Excerpts of spatial question data:
[start]

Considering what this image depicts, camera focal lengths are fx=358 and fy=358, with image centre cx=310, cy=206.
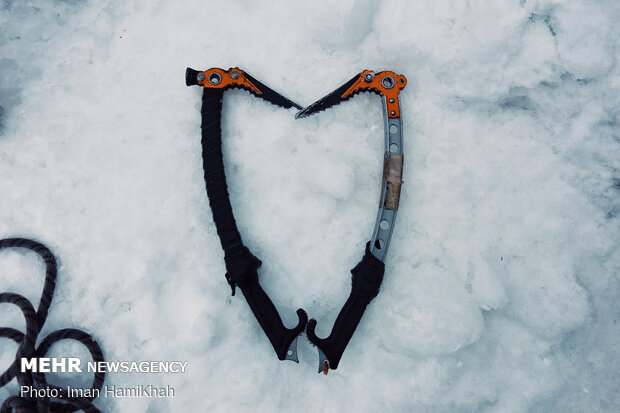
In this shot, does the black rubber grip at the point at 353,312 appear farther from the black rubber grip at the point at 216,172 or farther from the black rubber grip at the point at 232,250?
the black rubber grip at the point at 216,172

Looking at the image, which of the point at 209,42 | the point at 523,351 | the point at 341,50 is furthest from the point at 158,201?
the point at 523,351

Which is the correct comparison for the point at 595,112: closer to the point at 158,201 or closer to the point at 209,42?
the point at 209,42

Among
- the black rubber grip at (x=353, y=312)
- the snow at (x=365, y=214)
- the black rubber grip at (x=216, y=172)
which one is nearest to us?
the black rubber grip at (x=353, y=312)

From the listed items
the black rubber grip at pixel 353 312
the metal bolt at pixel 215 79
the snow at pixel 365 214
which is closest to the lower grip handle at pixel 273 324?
the black rubber grip at pixel 353 312

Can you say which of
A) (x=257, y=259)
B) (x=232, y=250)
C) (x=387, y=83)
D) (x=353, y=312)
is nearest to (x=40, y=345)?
(x=232, y=250)

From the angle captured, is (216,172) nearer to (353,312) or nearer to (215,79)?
(215,79)

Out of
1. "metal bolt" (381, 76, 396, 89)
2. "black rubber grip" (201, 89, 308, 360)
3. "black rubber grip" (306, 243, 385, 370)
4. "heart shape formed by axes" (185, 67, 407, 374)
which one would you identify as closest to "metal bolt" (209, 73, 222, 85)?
"heart shape formed by axes" (185, 67, 407, 374)
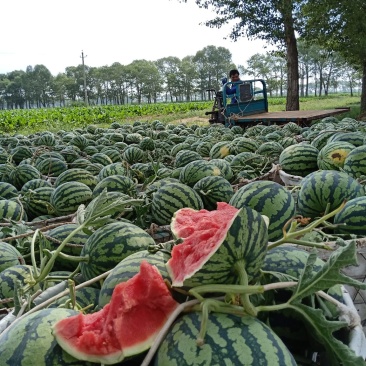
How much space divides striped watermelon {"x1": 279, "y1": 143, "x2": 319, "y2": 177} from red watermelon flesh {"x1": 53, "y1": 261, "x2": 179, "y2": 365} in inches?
113

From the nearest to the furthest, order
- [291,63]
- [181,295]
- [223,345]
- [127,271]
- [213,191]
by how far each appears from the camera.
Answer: [223,345] → [181,295] → [127,271] → [213,191] → [291,63]

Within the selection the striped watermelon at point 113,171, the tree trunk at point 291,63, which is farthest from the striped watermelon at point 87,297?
the tree trunk at point 291,63

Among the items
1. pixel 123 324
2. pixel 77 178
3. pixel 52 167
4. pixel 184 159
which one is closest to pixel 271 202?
pixel 123 324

[end]

YOUR TASK: For this exercise, please retype exactly the lines in the listing from the line with "How much space" through its last line, both ends included.

REPLY TO THE TASK:
How much space divides striped watermelon {"x1": 279, "y1": 143, "x2": 319, "y2": 177} from red watermelon flesh {"x1": 53, "y1": 261, "x2": 179, "y2": 365} in inches?
113

From the nearest to the furthest, order
- [291,63]
- [181,295]
- [223,345]
- [127,271]
- [213,191]
by how far each appears from the camera.
Answer: [223,345] → [181,295] → [127,271] → [213,191] → [291,63]

Within the selection the striped watermelon at point 113,171, the tree trunk at point 291,63, which is farthest from the striped watermelon at point 87,297?
the tree trunk at point 291,63

Among the items
1. pixel 123 324
2. pixel 77 178
3. pixel 52 167
4. pixel 184 159
which one is closest to pixel 271 202?
pixel 123 324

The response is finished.